On the Thursday night we went to "A Night in Pompeii" to hear one of Professor Frank Sear’s series of talks, this one on Art and Culture, which was excellent. There is a whole series of lectures and we wish we could have attended them all. Still to come are talks from Doctor Philip Batty on the Gladiators of Pompeii (Sept 10th, 6pm) and Roman Erotica and the Evil Eye: Uncovering the Sexual Imagery of Pompeii (Sept 17th, 6pm, Adults 18+ only)

At the weekends you can also see documentaries on "Lost Treasures of the Ancient World: Pompeii - The Doomed City" and "Pompeii and the Roman Villa", the exhibition currently in the USA.

During the school holidays (19th Sept to 4th October) there are additional activities for the kids, including an activity room, they can try rubbing Roman coins, wearing Togas, playing with fresco and mosaic designs or taking a slaves eye view. There is a museum shop where you can buy Pompeii related reproduction items such as jewelry, ceramics, pots and childrens games such as an excavation kit with buried artefacts or a build you own Vesuvius.

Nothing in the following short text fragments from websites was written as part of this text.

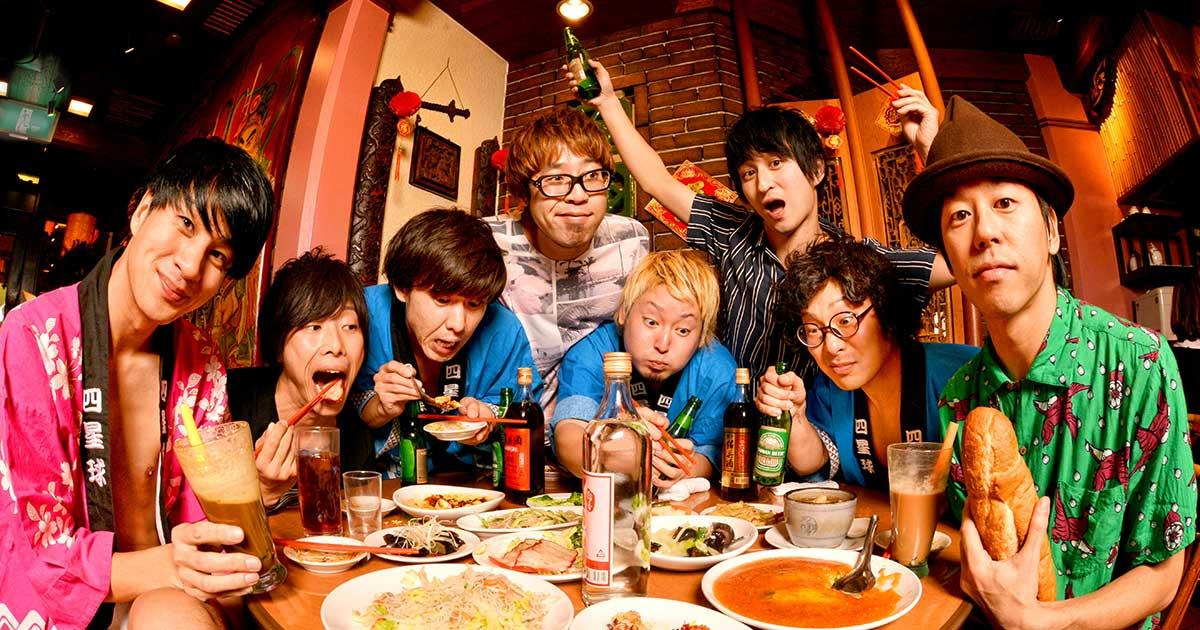 PAN / 四星球 / P!SCO(台湾) / Random(台湾) / VJ 2mo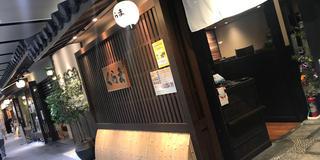 京都《モーニングからディナーまで》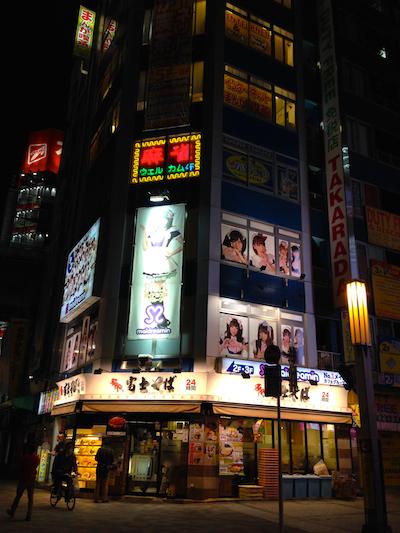 f:id:tetsuyaota:20140307073144j:plain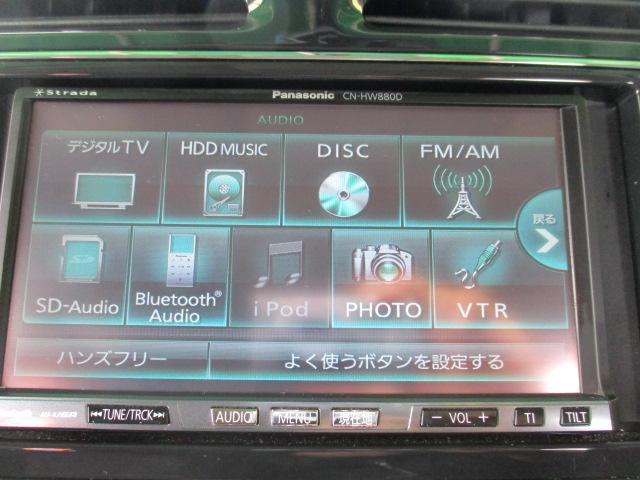ハイウェイスターHDDナビ地デジBカメラ両側パワースラETC(12枚目)
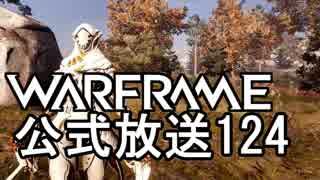 Warframe公式放送124まとめ 草原リマスタ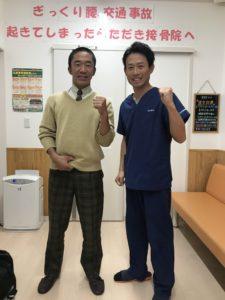 肩の痛み 高崎市に住んでいる17歳 学生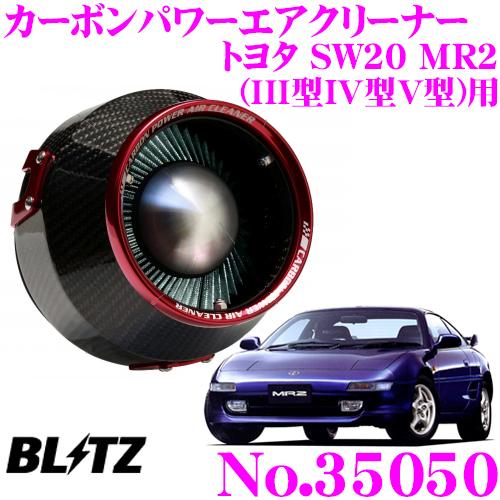 BLITZ ブリッツ No.35050 トヨタ SW20 MR2(III型IV型V型)用 カーボンパワー コアタイプエアクリーナー CARBON POWER AIR CLEANER
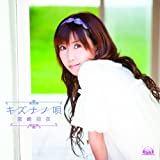TVアニメ「タユタマ -Kiss on my Deity-」エンディングテーマ「キズナノ唄」【初回限定盤】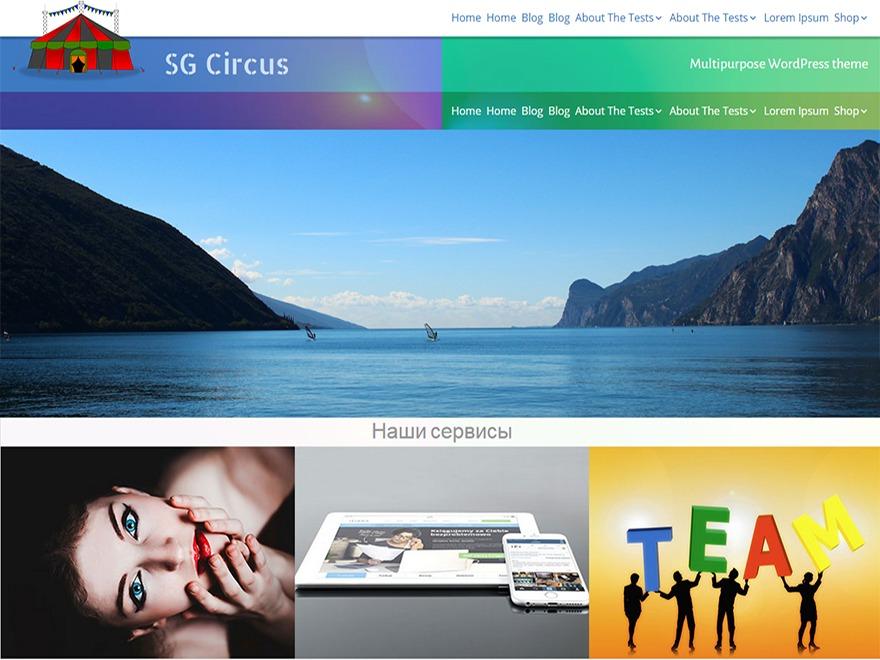 SG Circus WordPress video template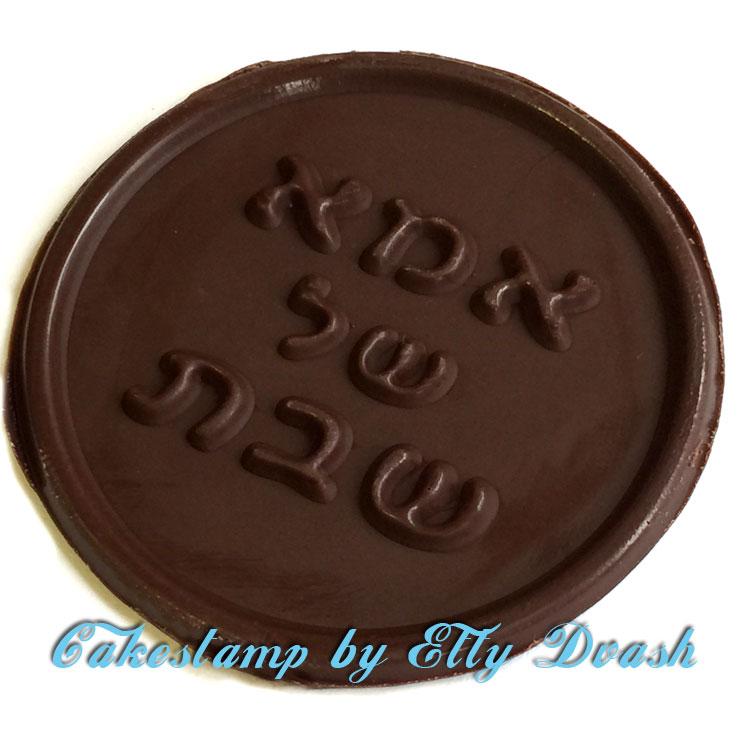 תבנית אמא של שבת - מסגרת עגולה - ליצירה בשוקולד ובצק סוכר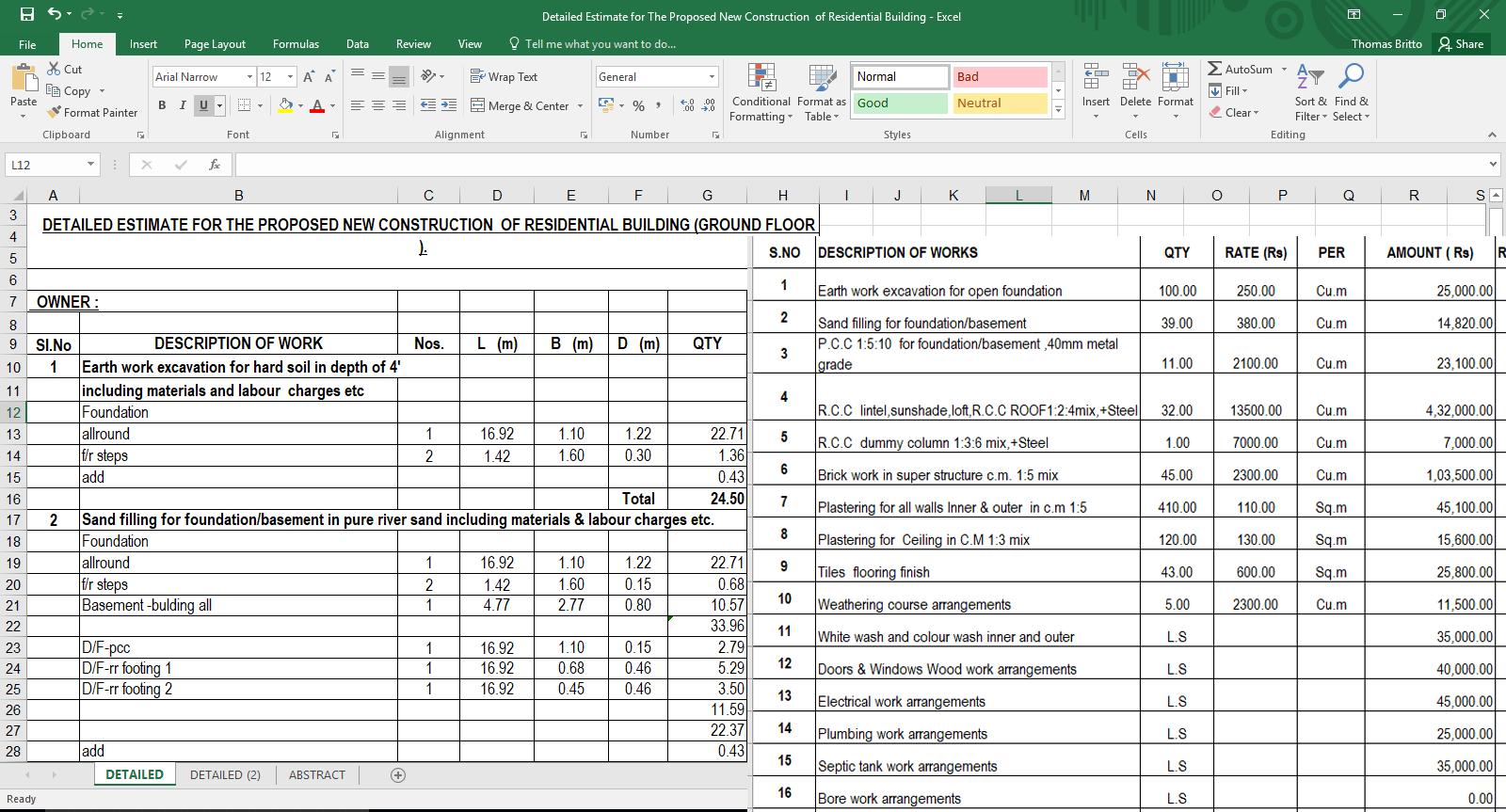 Estimation Archives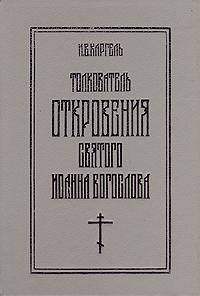 И. В. Каргель - Толкование на Книгу Откровение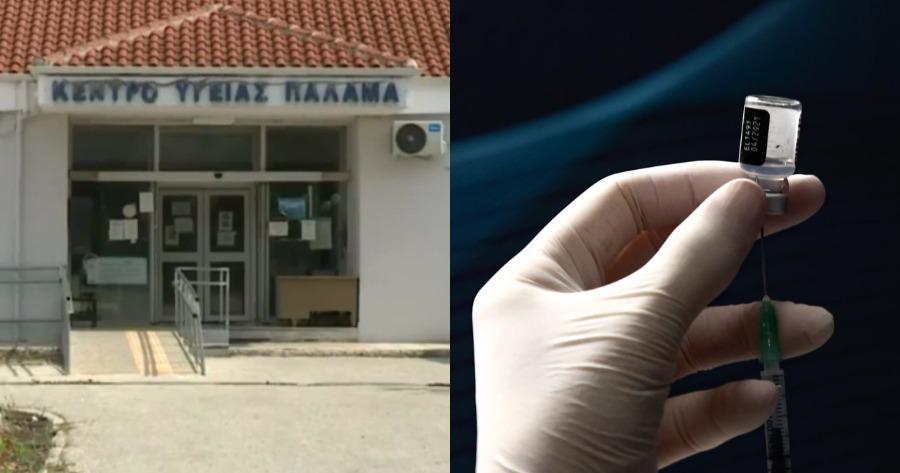 Το σκάνδαλο των μαϊμού εμβολιασμών στον Παλαμά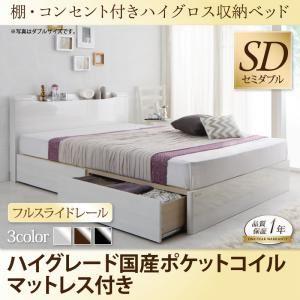 収納ベッド セミダブル【Champanhe】【ハ...の商品画像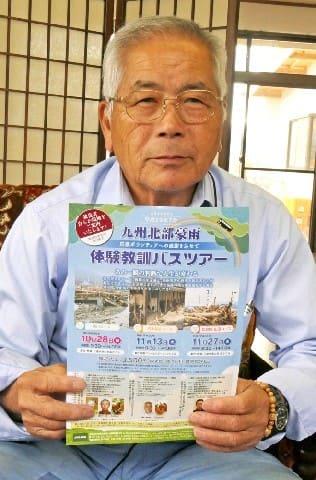 「豪雨の教訓」ツアーで学ぶ バスで朝倉巡り体験談を聞く 初回28日、11月にも開催 [福岡県]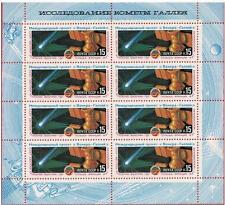 Russia Unione Sovietica 1986 KLB 5582 MS 5433a Intercosmos Project Halley Space MNH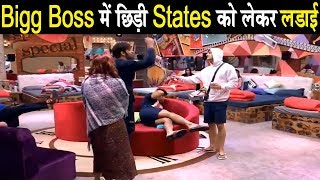 Bigg Boss 13 : Bigg Boss के घर में छिड़ी States को लेकर लड़ाई | Paras Chhabra | Asim Riaz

We did some customer surveys while we were there.

The Melbourne Italians appreciated a bit of their homeland coming to their new land. Flags everywhere advertise it. The flags were flying in Lygon Street, the Italian quarter of Melbourne, with many Italian restaurants outbidding each other for your business. We ate Siciliano.

A couple, who live in Melbourne, who we met in Sorrento in March, had been to Pompeii on three previous occasions but had not got too much out of the visits. We pointed out a few places they could see and explained a bit about Pompeii while we travelled on the Circumvesuviano train from Sorrento. When we met up with them again in Melbourne they said our pointers had opened their eyes to a different Pompeii compared to all the previous times they had been there. As a result they had been able to get so much more than they would have thought possible out of the exhibition in Melbourne. They had really enjoyed the exhibition and had found it very informative.

We only heard positives about the exhibition:-
  • The adults found it very informative and the 3D movie of the eruption and the plaster casts very moving.
  • The school children found it very exciting.
  • The Italian restauranteurs talked enthusiastically to us about it.
  • The night time exhibition opening was packed, above and beyond those attending the lecture.
All in all a very successful exhibition that has something for everyone. If you have not yet seen it you should go soon as the A Day in Pompeii” exhibition is at Melbourne Museum, Victoria, Australia, until 25th October 2009.

When the exhibition finishes in Melbourne it then goes to Museum of New Zealand Te Papa Tongarewa, from 19th December 2009 until 25th April 2010.

We were told that special earthquake-proof cases will have to be made for the items going to New Zealand. The artefacts should feel quite at home.